• **Work instruction 1**: In the article on motor-control innovations in white goods, what tendency is attributed to Japanese consumers?
• **Work instruction 2**: Extend the article on motor-control innovations in white goods, picking up right after its final sentence.
─── Extract to read ───
Electronic Design

White Goods See Significant Motor-Control Innovations

Cars are exciting, and appliances are boring, right? That depends. While you can’t take an air conditioner for test drives on a frozen lake to evaluate its dynamic response to regenerative braking in slippery conditions, as Greg Solberg did with the Tesla Roadster, there can still be challenges.

For example, cultural and economic differences in regional markets for white goods influence motor-control design. On the cultural side, to cite one case, China and Japan present a contrast in attitudes that affects the kinds of air-conditioner compressors favored in each market, which in turn affects the design of motor controllers. In a nutshell, Chinese consumers tend toward thriftiness, while Japanese consumers tend to think green.

In rotary compressors, an eccentric circular cam revolves inside a larger circular cavity. Pressure cycling and the eccentric weight distribution of the rotor create mechanical vibration and a cyclically varying motor load—as the shaft rotates, the motor needs to provide different levels of torque at different angular displacements.
─── Information provided ───
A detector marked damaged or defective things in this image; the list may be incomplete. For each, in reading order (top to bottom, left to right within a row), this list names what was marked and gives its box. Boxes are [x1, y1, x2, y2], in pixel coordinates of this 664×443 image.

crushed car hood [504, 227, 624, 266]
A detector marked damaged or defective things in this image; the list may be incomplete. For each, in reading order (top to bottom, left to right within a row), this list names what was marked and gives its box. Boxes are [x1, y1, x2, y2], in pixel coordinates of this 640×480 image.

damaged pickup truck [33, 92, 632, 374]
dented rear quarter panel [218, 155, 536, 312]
───
─── Information provided ───
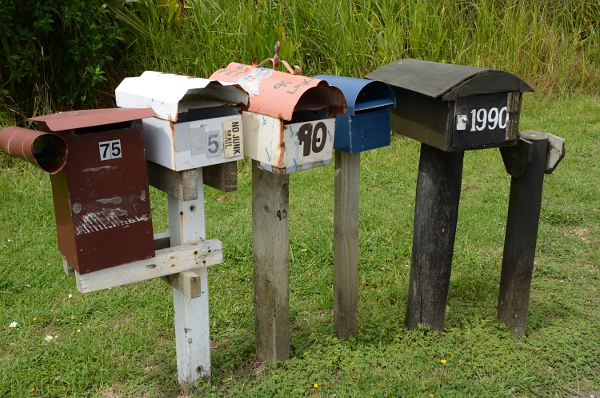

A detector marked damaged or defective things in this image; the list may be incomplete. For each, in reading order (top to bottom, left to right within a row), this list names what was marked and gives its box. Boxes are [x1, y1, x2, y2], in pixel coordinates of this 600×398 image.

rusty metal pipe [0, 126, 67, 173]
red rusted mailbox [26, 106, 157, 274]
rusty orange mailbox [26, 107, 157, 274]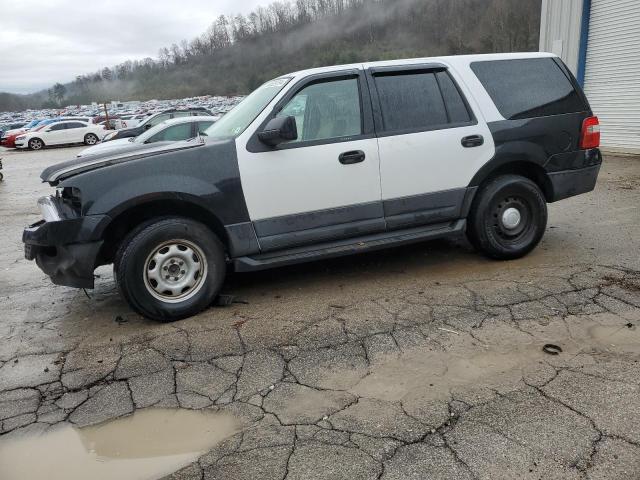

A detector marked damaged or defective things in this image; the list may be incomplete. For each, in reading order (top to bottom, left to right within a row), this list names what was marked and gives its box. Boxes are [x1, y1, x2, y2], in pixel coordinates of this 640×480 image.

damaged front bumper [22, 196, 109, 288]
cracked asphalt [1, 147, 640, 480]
───
─── Information provided ───
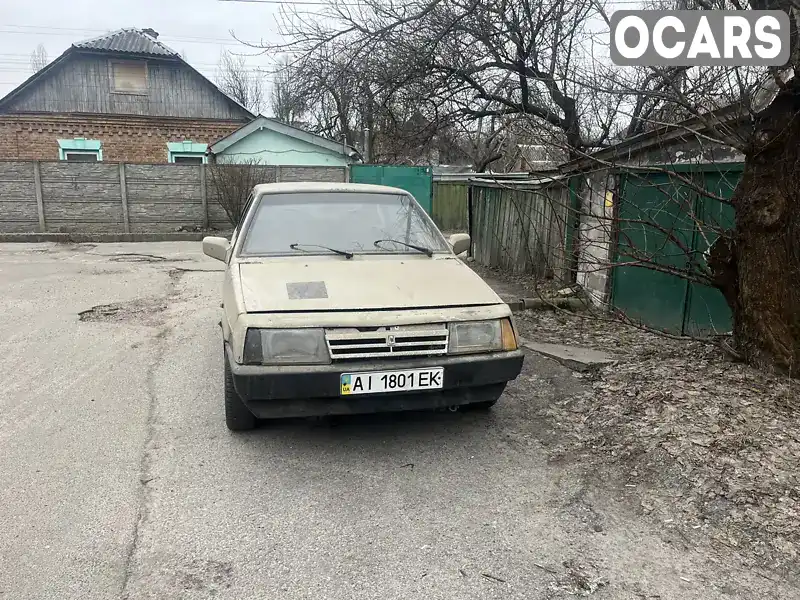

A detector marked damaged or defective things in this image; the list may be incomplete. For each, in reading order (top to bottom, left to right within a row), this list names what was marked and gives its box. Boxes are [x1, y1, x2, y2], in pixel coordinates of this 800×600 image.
───
• **Answer section 1**: They tend to think green.

• **Answer section 2**:
Scroll compressors, which cost more to build than rotary compressors, have an eccentric helical rotor that orbits within a stationary helix. They’re quieter than rotary compressors because they represent a generally constant shaft load. That makes them more neighbor-friendly. They’re also more efficient than rotary compressors, so they do represent a lower carbon footprint. Unfortunately, they’re not so efficient that their lifetime operating costs significantly balance out their higher acquisition costs.

Added to those factors, a considerable difference still exists between the amount of income available for luxury goods in members of the growing Chinese middle class and Japanese “salarymen,” even factoring in the distressed state of the Japanese economy these days.

Equally significant on the economic side is the white-goods industry’s trend toward replacing induction motors with permanent-magnet synchronous motors (PMSMs). In recent years, induction motor prices have risen, largely due to a worldwide increase in steel and copper costs.  PMSM prices, on ther other hand, are seeing more modest rises. 

At price parity, PMSMs offer lower conduction losses, good low-speed torque, simple speed control, and compact size, making them an appealing choice. From a motor-control standpoint, PMSMs don’t have iron cores with hysteresis and saturation issues, which makes it simpler to design for them. Their speed depends solely on switching frequency.

In addition, they don’t require the controller to deal with signals from Hall-effect sensors to monitor phase currents. It’s possible to simply use sense resistors that can be built into the controller to sample the driver currents for the different phases.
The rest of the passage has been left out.